6. Agave, Coconut Sugar and Maple Syrup Are Different Than Sugar
For some reason, these more natural sources of sugar get a better reputation than refined table sugar, as many bloggers use them for "healthy" makeovers of baked goods. We hate to break it you, but sugar is sugar. Your body does not care if it comes from honey or soda.
"To be fair, you may pick up a few extra vitamins or minerals from unrefined sugar sources, but calorie for calorie, your waistline views them all the same way," says Lauren Harris-Pincus, RDN, author of The Protein-Packed Breakfast Club. "Instead, focus on minimizing all added sugars."
The American Heart Association recommends keeping the total to 24 grams per day for women (6 teaspoons) and 36 grams per day (9 teaspoons) for men.
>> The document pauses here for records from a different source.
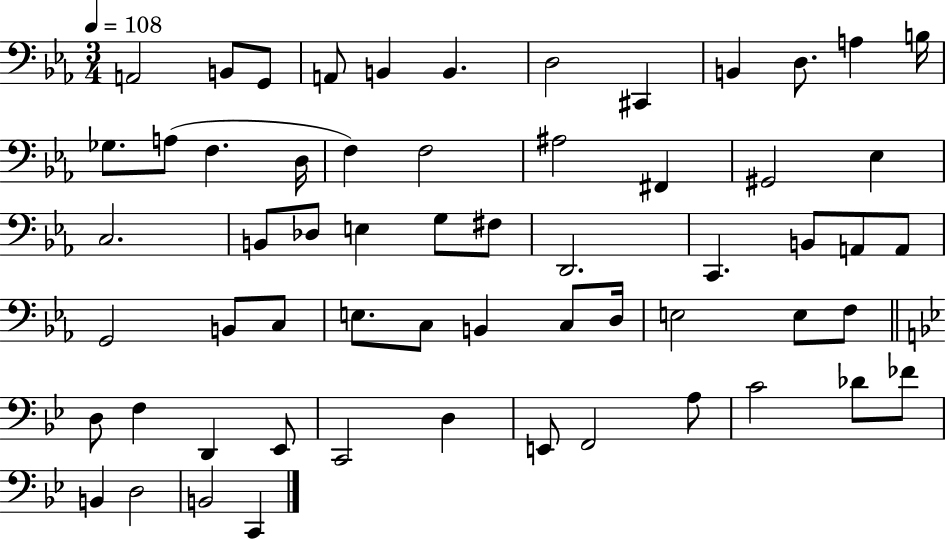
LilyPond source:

{
  \clef bass
  \numericTimeSignature
  \time 3/4
  \key ees \major
  \tempo 4 = 108
  a,2 b,8 g,8 | a,8 b,4 b,4. | d2 cis,4 | b,4 d8. a4 b16 | \break ges8. a8( f4. d16 | f4) f2 | ais2 fis,4 | gis,2 ees4 | \break c2. | b,8 des8 e4 g8 fis8 | d,2. | c,4. b,8 a,8 a,8 | \break g,2 b,8 c8 | e8. c8 b,4 c8 d16 | e2 e8 f8 | \bar "||" \break \key g \minor d8 f4 d,4 ees,8 | c,2 d4 | e,8 f,2 a8 | c'2 des'8 fes'8 | \break b,4 d2 | b,2 c,4 | \bar "|."
}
If you don't like artificial sweeteners, there are naturally derived options like stevia, erythritol, allulose and monk fruit, Harris-Pincus says, which don't spike blood sugar and are healthier for weight loss.
7. Skipping Breakfast Will 'Save' Calories
Some people hear about 16:8 intermittent fasting for weight loss — where you fast for 16 hours each day and eat your meals within the other eight-hour window — and think, "That basically just means skipping breakfast." But nixing the first meal of the day is not a magic formula for weight loss.
"While there is emerging evidence that time-restricted eating during an eight- to 12-hour window can have some health benefits, intermittent fasting does not seem to result in any more weight loss than a traditional calorie-restricted diet," says Harris-Pincus. "The studies that show the most benefit have the eating window shifted earlier in the day, so if you like this approach, make sure to include breakfast within about two hours of waking up and aim for an eating window from 9 a.m. to 5 p.m. or at the latest 10 a.m.to 6 p.m.," she says.
The body doesn't process and metabolize food as well in the evening as it does in the morning, since it slows down to prepare for sleep, so avoiding extra calories at night might be better than skipping them early in the morning if you are following a fasting plan.